Mysql: update to create group of visit entries separated by no more than maxmium minutes

63 views Asked by At

I have the following mysql table which records user visit times:

enter image description here

I'd like to update visit_id so that a "visit" is a group of entries for the same user where no entry is more than 20 minutes after the previous, and the visit_id for each entry is the visit_id of the first entry of that visit.

I hope that this example helps make it clear. After the update, the example table above should become:

enter image description here

I'm able to create an update which sets the visit_id to the visit_id of the previous entry for that user if the previous entry occurred less than 20 minutes before.

But I can't solve how to create a sql-only update to deal with the "cascading" effect, in other words, that the visit_id needs to find the earliest entry for that user_id which occurs before a 20-minute gap. It might be the visit_id of that entry (if it's the first of that visit), or the visit_id of previous entry, or of the previous-previous, or of the previous-previous-previous-previous, etc.
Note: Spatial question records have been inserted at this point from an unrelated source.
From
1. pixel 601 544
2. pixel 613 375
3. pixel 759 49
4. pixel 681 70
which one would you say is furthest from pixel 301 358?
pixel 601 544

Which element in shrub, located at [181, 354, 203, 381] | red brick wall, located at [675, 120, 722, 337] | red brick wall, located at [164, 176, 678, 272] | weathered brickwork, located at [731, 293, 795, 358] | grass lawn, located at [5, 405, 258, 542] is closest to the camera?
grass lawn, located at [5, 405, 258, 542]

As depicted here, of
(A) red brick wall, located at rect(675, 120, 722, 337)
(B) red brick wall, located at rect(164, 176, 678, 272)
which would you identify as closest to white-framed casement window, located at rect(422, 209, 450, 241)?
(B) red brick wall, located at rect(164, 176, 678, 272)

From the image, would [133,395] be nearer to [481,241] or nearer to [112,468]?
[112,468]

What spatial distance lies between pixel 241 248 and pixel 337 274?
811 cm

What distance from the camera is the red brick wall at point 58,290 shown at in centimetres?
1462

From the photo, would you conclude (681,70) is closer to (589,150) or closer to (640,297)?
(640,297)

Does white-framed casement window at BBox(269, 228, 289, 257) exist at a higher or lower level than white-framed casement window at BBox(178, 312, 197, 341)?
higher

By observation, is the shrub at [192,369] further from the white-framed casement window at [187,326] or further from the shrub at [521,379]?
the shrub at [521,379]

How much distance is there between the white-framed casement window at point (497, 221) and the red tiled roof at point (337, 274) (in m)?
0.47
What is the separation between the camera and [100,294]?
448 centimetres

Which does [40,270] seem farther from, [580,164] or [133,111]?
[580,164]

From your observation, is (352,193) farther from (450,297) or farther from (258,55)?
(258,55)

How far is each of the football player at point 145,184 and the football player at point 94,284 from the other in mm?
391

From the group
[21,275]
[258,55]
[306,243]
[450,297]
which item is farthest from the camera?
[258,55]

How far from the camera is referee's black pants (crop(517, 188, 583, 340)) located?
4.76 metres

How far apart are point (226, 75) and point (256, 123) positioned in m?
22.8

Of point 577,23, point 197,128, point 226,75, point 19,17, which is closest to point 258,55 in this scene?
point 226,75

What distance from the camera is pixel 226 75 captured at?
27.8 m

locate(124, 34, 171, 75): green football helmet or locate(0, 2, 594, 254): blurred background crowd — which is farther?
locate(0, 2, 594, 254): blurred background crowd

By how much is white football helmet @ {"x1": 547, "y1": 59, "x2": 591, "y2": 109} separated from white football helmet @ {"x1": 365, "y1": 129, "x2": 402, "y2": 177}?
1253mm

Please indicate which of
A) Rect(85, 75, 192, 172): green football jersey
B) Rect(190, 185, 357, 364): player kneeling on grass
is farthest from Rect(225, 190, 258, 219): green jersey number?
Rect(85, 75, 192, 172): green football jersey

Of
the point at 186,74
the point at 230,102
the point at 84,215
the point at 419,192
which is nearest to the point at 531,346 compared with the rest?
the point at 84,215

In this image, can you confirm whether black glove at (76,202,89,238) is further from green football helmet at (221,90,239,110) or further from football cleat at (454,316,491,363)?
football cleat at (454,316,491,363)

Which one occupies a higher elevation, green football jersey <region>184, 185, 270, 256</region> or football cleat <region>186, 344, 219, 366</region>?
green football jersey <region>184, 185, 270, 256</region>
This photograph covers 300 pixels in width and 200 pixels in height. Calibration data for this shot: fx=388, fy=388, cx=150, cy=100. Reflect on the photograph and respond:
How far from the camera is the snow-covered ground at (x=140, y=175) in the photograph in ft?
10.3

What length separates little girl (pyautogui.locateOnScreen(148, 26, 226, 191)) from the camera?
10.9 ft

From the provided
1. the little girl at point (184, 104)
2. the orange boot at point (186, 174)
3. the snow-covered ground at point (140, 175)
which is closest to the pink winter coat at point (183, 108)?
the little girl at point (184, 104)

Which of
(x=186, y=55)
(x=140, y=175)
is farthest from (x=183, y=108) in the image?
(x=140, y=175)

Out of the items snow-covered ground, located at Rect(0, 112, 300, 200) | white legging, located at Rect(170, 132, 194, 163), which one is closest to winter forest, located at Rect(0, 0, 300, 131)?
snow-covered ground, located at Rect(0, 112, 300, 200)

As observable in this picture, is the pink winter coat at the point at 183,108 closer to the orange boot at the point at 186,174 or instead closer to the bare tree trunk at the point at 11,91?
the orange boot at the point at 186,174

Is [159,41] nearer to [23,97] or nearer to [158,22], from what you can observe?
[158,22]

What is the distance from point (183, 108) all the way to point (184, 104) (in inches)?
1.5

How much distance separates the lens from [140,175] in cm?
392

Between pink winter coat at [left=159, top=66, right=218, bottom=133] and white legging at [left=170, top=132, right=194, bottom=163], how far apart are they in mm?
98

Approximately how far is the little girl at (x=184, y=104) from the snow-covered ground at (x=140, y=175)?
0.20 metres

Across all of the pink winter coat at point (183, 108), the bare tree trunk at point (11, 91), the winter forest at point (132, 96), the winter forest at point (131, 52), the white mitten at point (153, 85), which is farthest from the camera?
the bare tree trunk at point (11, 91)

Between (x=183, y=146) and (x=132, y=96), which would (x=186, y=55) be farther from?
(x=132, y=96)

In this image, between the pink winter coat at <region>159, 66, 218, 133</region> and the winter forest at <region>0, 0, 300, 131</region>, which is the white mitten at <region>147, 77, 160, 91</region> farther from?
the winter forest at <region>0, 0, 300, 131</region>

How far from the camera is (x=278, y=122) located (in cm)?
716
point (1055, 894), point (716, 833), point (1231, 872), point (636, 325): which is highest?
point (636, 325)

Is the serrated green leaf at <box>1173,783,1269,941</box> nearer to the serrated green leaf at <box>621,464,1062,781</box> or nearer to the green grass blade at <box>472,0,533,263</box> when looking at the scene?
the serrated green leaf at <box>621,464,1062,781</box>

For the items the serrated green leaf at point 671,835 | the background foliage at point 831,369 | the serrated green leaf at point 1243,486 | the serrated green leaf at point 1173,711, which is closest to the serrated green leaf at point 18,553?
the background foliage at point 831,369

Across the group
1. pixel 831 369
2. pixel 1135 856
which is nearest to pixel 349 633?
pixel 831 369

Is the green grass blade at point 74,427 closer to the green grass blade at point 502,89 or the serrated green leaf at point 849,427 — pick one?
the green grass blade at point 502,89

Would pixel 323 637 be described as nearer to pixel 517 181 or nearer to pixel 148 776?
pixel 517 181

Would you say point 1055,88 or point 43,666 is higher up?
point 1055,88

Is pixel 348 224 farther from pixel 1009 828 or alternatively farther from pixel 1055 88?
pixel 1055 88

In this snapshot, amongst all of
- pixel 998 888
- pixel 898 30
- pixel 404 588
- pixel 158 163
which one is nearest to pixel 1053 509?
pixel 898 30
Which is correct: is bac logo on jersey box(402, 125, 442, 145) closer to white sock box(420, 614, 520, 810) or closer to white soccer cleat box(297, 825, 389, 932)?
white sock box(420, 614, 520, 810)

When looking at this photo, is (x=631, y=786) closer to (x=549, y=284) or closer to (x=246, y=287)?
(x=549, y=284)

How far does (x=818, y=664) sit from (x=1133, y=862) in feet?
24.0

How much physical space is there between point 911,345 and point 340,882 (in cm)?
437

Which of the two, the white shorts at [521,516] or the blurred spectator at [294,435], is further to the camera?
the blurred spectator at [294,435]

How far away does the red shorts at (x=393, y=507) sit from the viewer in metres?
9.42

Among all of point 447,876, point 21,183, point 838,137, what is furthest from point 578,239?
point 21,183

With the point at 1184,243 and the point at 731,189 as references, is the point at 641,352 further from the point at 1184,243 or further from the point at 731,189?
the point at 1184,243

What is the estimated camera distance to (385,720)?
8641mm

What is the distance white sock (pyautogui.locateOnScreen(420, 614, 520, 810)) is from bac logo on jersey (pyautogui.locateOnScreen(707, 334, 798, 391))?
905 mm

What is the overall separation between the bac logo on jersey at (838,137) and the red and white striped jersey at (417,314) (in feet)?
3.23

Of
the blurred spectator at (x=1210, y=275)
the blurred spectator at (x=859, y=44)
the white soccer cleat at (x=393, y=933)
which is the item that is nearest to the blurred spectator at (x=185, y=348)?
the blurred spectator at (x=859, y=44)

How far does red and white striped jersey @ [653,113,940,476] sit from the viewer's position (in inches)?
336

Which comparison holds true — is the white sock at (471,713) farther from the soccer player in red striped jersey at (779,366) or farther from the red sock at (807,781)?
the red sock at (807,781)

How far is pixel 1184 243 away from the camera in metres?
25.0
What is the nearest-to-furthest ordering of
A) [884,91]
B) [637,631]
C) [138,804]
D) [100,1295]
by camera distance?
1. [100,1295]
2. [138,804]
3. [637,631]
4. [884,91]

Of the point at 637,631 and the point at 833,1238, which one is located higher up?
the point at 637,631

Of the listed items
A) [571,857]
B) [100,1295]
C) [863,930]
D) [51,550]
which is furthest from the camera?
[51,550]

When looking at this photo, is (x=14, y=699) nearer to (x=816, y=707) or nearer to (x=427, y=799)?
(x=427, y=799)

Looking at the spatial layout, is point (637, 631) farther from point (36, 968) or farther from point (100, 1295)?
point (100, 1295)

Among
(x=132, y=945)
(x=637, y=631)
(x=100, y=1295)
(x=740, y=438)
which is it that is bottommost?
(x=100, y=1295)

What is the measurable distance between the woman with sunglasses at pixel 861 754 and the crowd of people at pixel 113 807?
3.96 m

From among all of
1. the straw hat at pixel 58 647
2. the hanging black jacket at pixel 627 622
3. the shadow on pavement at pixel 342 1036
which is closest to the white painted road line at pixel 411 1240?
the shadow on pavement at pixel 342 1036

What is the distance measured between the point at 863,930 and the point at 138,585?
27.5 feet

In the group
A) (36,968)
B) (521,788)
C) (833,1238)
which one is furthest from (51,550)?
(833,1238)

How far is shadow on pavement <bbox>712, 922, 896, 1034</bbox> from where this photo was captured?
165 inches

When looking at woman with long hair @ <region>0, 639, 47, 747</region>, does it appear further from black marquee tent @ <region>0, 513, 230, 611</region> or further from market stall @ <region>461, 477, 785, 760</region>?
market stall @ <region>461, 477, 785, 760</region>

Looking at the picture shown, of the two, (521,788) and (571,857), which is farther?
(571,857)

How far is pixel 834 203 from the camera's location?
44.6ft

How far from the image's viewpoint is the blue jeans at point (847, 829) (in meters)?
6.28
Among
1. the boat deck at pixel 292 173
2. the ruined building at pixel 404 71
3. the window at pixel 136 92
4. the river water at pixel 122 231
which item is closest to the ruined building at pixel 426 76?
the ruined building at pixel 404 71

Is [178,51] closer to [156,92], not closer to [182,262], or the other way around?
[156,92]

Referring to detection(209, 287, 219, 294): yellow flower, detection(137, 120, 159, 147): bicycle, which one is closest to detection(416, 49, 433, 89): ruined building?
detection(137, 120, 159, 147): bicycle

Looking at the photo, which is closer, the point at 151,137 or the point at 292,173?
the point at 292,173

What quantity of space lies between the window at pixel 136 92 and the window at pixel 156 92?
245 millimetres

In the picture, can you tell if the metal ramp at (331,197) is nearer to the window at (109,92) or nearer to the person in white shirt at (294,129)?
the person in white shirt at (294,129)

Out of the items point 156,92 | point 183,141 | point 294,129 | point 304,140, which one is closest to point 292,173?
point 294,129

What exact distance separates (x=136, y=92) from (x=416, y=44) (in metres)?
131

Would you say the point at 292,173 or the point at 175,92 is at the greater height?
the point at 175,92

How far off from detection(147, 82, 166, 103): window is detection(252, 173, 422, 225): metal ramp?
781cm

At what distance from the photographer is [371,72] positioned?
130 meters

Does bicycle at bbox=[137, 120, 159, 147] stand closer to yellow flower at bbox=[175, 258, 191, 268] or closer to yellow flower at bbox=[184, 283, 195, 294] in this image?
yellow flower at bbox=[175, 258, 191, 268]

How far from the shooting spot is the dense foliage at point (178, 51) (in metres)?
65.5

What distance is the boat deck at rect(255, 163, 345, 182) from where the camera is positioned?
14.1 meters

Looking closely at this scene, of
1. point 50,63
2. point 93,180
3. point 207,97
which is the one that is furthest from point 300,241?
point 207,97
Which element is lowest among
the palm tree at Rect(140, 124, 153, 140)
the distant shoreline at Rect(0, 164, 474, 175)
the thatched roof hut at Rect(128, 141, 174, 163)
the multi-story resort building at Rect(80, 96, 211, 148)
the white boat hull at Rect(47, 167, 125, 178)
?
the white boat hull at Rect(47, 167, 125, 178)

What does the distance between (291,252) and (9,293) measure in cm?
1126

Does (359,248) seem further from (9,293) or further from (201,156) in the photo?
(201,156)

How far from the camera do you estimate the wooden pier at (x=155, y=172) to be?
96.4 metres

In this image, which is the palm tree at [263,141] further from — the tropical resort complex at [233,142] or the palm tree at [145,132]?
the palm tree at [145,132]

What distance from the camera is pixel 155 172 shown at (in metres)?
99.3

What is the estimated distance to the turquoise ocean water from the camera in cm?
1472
How could I write this update?

1

There are 1 answers

3
krokodilko On BEST ANSWER

Try this query (but don't try it on production data, but rather on a copy of this data):

update tabb_after_update tabb, 
(
   select t.*,
       ( SELECT min( visit_id )
         FROM tabb_after_update t1
         WHERE t1.user_id = t.user_id
         AND t1.time_of_visit <= t.time_of_visit
         AND t1.time_of_visit >= subtime( t.time_of_visit, '00:20' )
        ) new_id
    from tabb_after_update t
) tabb1
SET tabb.visit_id = tabb1.new_id
WHERE tabb.user_id = tabb1.user_id
  AND tabb.visit_id = tabb1.visit_id
;

SQLFiddle demo --> http://www.sqlfiddle.com/#!2/caa08/1




------ EDIT -----

Another version that "joins gaps" into one group if gaps are <= 20 minutes.

set @last_uid = 0;
set @last_tm = '00:00';
set @last_vid = 0;
update tabb_after_update tabb, 
(
        select t.* ,
               case when @last_uid = user_id 
                         AND cast( @last_tm as time) >= subtime( time_of_visit, '00:20' )
                    then if( (@last_tm := time_of_visit ), @last_vid, @last_vid )
                    else 
                         if( (@last_uid := user_id) + 
                             (@last_vid := visit_id ) +
                             (@last_tm := time_of_visit ),
                             @last_vid, @last_vid )
               end new_id
        from tabb_after_update t
        order by user_id, time_of_visit
) tabb1
SET tabb.visit_id = tabb1.new_id
WHERE tabb.user_id = tabb1.user_id
  AND tabb.visit_id = tabb1.visit_id
;

SQLFiddle demo --> http://www.sqlfiddle.com/#!9/39f03/1
In this demo the user 1 has entries from 17:10 to 17:50 with "gaps" betwen records less than 20 minutes, and the query "combines" all these records into one group.